======== Records provided
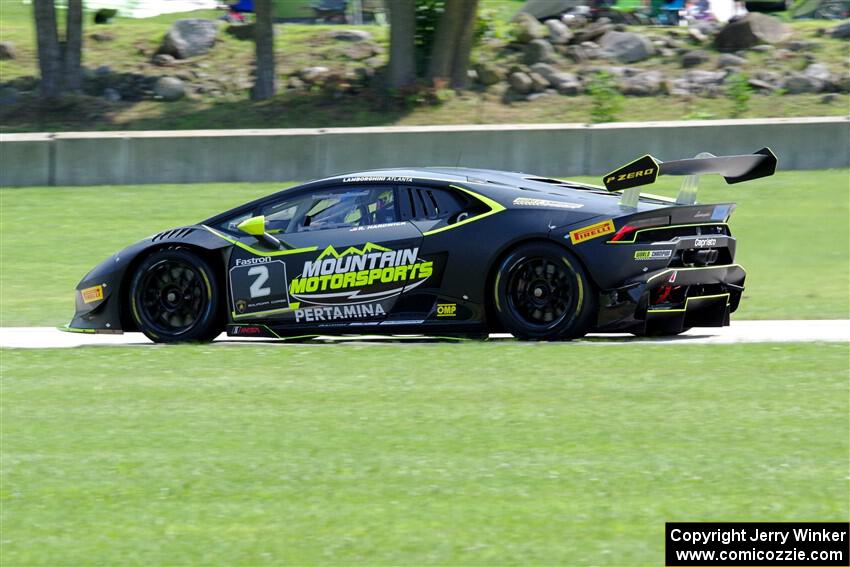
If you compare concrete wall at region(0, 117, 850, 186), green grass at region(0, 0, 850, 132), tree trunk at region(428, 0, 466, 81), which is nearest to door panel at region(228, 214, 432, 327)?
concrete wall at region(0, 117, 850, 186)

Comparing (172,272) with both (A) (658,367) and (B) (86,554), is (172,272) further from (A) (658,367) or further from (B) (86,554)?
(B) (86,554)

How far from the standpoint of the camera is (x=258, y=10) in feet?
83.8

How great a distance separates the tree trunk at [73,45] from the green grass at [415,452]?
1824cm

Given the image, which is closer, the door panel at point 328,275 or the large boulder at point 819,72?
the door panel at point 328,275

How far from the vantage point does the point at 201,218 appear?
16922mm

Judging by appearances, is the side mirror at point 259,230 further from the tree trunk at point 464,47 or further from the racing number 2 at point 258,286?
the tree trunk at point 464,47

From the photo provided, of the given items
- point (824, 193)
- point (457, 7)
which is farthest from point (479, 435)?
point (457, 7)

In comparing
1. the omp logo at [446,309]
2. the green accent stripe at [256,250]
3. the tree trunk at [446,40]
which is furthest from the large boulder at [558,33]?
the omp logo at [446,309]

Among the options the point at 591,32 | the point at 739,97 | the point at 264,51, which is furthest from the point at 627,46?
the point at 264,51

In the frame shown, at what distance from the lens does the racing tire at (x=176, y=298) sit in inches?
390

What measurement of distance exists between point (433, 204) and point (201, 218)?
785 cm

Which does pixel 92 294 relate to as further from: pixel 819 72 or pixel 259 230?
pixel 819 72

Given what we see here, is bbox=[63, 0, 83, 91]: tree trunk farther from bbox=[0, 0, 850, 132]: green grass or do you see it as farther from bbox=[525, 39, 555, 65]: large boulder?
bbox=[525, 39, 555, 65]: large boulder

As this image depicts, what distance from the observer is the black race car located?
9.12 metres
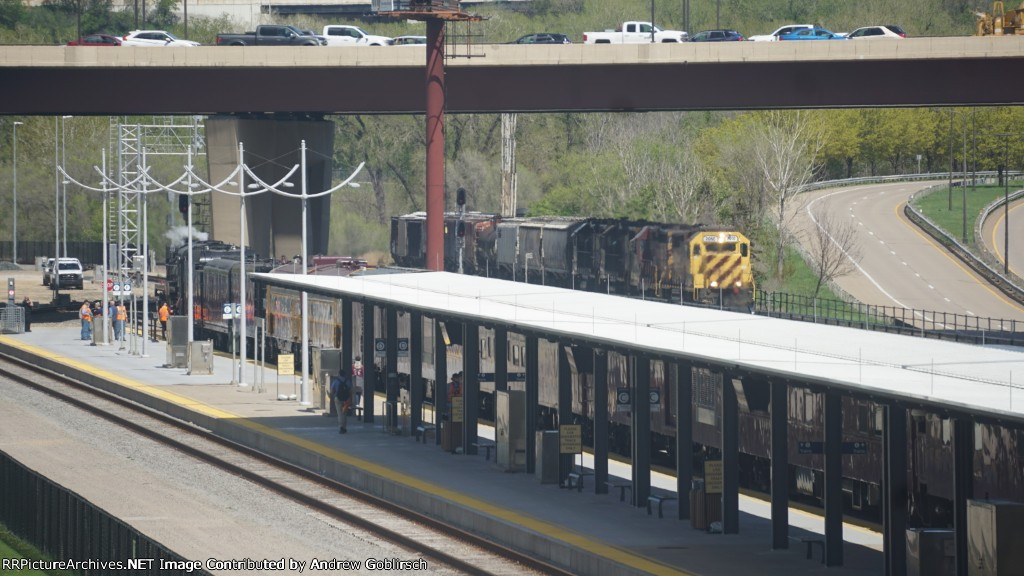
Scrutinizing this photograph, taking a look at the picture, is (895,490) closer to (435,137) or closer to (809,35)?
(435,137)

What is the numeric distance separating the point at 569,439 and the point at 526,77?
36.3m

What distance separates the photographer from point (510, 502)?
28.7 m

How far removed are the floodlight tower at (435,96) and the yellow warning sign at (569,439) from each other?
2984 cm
================
**Task statement**: Reproduce all of the records above verbatim, leaving out the pictures.

**Written response**:
If you compare concrete wall at region(0, 117, 850, 186), green grass at region(0, 0, 850, 132), tree trunk at region(428, 0, 466, 81), which is nearest to door panel at region(228, 214, 432, 327)?
concrete wall at region(0, 117, 850, 186)

Comparing (172,272) with both (A) (658,367) and (B) (86,554), is (172,272) further from (A) (658,367) or further from (B) (86,554)?
(B) (86,554)

How far from the standpoint of the camera is (x=258, y=10) in feet?
83.8

How great a distance separates the tree trunk at [73,45] from the green grass at [415,452]?
1824cm

Given the image, which is closer, the door panel at point 328,275 or the large boulder at point 819,72?
the door panel at point 328,275

How far from the vantage point does the point at 201,218 appear?
16922mm

Judging by appearances, is the side mirror at point 259,230 further from the tree trunk at point 464,47 or further from the racing number 2 at point 258,286?
the tree trunk at point 464,47

From the photo provided, of the given items
- point (824, 193)
- point (457, 7)
which is farthest from point (479, 435)?
point (457, 7)

In comparing
1. the omp logo at [446,309]
2. the green accent stripe at [256,250]
3. the tree trunk at [446,40]
which is furthest from the large boulder at [558,33]?
the omp logo at [446,309]

Among the options the point at 591,32 | the point at 739,97 | the point at 264,51, which is furthest from the point at 627,46?
the point at 264,51

In the frame shown, at what distance from the lens does the racing tire at (x=176, y=298) sit in inches?
390

What measurement of distance exists between point (433, 204) and point (201, 218)?
785 cm

Which does pixel 92 294 relate to as further from: pixel 819 72 or pixel 259 230?
pixel 819 72

Given what we see here, is bbox=[63, 0, 83, 91]: tree trunk farther from bbox=[0, 0, 850, 132]: green grass or do you see it as farther from bbox=[525, 39, 555, 65]: large boulder?
bbox=[525, 39, 555, 65]: large boulder

As this image depicts, what distance from the observer is the black race car located?
9.12 metres
Scrutinizing this photograph, taking a look at the picture, is (895,490) closer to (435,137) or closer to (809,35)?
(435,137)

What is the numeric distance separating the point at 569,439 and the point at 526,77?
36.3m

What distance separates the photographer from point (510, 502)?
28.7 m

How far removed are the floodlight tower at (435,96) and the yellow warning sign at (569,439) from each other?
2984 cm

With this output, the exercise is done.